Stored data entries:
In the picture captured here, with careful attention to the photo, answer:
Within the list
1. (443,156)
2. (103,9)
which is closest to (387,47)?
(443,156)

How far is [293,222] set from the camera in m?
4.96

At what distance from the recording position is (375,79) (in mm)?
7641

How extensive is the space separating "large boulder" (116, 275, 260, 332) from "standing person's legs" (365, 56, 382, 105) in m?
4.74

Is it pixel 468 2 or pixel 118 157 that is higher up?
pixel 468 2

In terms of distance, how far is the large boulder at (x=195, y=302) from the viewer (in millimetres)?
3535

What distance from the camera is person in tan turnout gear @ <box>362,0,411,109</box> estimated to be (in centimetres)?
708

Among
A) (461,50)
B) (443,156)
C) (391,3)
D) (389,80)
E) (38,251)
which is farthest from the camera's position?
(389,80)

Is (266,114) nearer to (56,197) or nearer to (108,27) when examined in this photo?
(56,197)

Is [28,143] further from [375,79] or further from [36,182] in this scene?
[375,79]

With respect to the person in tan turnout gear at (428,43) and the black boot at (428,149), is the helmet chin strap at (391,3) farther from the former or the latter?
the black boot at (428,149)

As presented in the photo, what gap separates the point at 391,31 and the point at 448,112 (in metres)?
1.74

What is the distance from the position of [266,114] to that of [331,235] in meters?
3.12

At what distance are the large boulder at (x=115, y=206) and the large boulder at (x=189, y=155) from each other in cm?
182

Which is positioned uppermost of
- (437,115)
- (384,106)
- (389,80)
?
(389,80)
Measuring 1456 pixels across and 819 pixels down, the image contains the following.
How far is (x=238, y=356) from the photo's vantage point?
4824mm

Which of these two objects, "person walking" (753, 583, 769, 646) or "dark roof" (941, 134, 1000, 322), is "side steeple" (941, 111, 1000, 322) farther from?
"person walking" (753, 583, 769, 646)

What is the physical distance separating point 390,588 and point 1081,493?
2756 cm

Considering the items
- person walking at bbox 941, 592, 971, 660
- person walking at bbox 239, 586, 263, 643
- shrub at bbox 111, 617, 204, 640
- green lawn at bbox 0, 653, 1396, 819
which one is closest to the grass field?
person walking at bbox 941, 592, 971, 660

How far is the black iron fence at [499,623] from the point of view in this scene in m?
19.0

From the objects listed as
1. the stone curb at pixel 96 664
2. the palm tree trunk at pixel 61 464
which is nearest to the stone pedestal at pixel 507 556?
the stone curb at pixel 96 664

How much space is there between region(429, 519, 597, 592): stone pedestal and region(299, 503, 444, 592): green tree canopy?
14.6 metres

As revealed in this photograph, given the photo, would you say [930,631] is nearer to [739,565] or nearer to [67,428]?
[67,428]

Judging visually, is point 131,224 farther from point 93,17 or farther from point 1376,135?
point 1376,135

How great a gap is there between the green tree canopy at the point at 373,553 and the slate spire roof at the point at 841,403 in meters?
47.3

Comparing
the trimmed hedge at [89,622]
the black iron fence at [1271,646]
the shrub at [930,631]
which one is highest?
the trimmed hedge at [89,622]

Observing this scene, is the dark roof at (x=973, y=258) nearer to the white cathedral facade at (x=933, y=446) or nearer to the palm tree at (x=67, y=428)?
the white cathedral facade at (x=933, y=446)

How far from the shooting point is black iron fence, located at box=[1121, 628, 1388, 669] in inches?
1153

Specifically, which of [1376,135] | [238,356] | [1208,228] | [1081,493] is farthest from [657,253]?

§ Exercise
Copy the items word for word, from the line containing "Observing this scene, is" through the last line of the items, both included.

§ The output
Observing this scene, is the dark roof at (x=973, y=258) nearer to the white cathedral facade at (x=933, y=446) or nearer to the palm tree at (x=67, y=428)?
the white cathedral facade at (x=933, y=446)

How far from the shooting point is black iron fence, located at box=[1121, 628, 1388, 669] in inches?
1153

Specifically, which of [1376,135] | [238,356] | [1208,228] | [1081,493] is farthest from [657,253]?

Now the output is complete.